Thorwald Jørgensen : un voyage singulier dans l'éther
Samedi, le 26 avril 2025, à la salle de spectacle Saint-François-Xavier de Prévost, dans la Série Grands classiques, Diffusions Amal'Gamme produisait Thorwald Jørgensen avec le thérémine classique, accompagné par le fabuleux pianiste Jean Desmarais. Nous allions être conviés à sortir des sentiers battus!
Le sympathique et chaleureux Thorwald Jørgensen est un musicien possédant une formation classique en percussion. Un jour, il y a une quinzaine d'années, il a entendu le thérémine sur YouTube et ce fut le coup de foudre.
Mais de quoi parle-t-on au juste ?
Le thérémine a été inventé en 1920 par Léon Theremin, un physicien russe. Ce chercheur travaillait sur une expérience scientifique autour des champs magnétiques, en l'occurrence un détecteur de mouvement pour l'armée soviétique. Il a découvert "accidentellement" qu'en approchant les mains d'une antenne, il pouvait contrôler le son. Sa découverte fut transformée en un instrument de musique à part entière sous la recommandation de Lénine qui a utilisé cette découverte comme vitrine à ce que la science soviétique pouvait faire.
Mais comment ça marche?
La thérémine est le seul instrument de musique que l'on ne touche pas.
Il est composé de deux antennes. Une antenne verticale qui contrôle la hauteur du son, la note. Une boucle horizontale qui contrôle le volume. En approchant la main de l'antenne verticale, on modifie le champ électromagnétique. Cela fait monter ou descendre la hauteur du son. La main au-dessus de la boucle contrôle l'intensité du son, du plus fort au plus doux.
C'est un instrument qui se joue dans l'air.
Thorwald Jørgensen est un maître du thérémine. Il joue avec grâce. Son approche est teintée par sa formation de musicien classique. Il sculpte le silence et fait vibrer l'air avec douceur. Son jeu est parfaitement maîtrisé. Posé et précis. Il nous démontre à quel point cet instrument peut devenir expressif et profond.
Mais qu'est-ce qu'on entend?
Une voix pure, désincarnée, sans souffle. Une voix qui flotte hors du temps et du corps. Le mystère du thérémine réside en l'absence de respiration, pas de vibrato naturel, sauf celui que la main décide. Tout est suspendu, éthéré.
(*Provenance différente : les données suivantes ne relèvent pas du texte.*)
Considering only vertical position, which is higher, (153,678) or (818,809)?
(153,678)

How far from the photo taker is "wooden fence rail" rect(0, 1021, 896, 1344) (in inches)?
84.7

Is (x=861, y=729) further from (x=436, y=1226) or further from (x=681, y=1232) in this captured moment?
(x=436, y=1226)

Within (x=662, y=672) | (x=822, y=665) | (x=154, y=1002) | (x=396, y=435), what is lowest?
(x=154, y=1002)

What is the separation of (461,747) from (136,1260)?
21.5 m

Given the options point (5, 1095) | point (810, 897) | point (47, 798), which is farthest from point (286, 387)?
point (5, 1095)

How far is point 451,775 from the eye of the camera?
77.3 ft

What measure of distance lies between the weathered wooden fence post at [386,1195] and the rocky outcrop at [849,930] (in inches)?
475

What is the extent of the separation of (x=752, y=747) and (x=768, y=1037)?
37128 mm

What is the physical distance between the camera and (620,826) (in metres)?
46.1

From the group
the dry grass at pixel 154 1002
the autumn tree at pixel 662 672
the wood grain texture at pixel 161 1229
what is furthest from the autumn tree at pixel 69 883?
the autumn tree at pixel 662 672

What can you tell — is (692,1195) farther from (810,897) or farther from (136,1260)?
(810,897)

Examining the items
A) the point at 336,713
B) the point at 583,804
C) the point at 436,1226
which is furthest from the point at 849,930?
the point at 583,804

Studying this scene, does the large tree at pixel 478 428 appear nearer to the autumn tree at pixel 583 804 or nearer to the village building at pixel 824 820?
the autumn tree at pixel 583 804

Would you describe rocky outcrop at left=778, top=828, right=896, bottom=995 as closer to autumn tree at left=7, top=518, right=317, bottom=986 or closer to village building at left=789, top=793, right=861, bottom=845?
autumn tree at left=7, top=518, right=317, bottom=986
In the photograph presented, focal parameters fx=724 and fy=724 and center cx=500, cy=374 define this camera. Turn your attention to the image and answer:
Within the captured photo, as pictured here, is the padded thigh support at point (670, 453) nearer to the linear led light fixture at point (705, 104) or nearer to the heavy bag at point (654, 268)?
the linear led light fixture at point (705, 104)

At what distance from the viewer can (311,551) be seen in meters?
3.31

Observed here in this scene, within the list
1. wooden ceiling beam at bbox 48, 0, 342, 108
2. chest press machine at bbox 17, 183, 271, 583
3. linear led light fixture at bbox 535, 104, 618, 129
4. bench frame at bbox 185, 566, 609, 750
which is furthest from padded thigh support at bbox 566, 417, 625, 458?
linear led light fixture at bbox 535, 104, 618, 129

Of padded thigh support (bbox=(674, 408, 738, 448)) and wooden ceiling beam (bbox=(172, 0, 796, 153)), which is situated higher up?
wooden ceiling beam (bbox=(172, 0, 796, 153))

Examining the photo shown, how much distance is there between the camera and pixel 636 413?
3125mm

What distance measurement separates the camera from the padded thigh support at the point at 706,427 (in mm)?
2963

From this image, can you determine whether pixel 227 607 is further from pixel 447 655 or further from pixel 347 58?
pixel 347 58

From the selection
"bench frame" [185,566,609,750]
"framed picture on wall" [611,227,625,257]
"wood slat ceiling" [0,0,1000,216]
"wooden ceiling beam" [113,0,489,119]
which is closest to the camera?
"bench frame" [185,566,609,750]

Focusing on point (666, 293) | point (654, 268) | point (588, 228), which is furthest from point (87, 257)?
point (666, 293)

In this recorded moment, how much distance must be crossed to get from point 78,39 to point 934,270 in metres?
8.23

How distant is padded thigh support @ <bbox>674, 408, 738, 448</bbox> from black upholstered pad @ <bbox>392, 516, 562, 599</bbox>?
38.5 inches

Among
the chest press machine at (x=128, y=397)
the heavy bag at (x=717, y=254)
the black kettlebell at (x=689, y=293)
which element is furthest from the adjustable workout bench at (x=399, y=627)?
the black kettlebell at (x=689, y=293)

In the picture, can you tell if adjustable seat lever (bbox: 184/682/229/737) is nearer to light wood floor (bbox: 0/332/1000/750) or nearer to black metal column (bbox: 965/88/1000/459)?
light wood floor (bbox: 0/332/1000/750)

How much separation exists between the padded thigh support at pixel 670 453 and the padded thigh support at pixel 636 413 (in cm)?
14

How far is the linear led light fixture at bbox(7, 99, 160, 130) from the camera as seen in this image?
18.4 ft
Ce qui nous sort de notre zone de confort habituel est le manque de pulsation viscérale qu'on sent chez le chanteur vivant. Et ce vide, rend le thérémine hypnotique et presque fantomatique. C'est une expérience très intéressante et enrichissante pour l'auditoire.
Cet instrument suscite la curiosité, l'admiration, l'étrangeté, la contemplation, mais à mon avis, il ne transperce pas toujours l'âme comme peut le faire la voix humaine ou une corde de violoncelle frémissante.
Il touche l'esprit, même peut-être l'imaginaire. Il reste à distance de cœur comme une étoile qu'on admire dans le ciel, sublime, mais inaccessible. Une beauté cosmique.
Thorwald Jørgensen nous a proposé un voyage singulier dans l'éther par l'étrange beauté d'une voix sans souffle.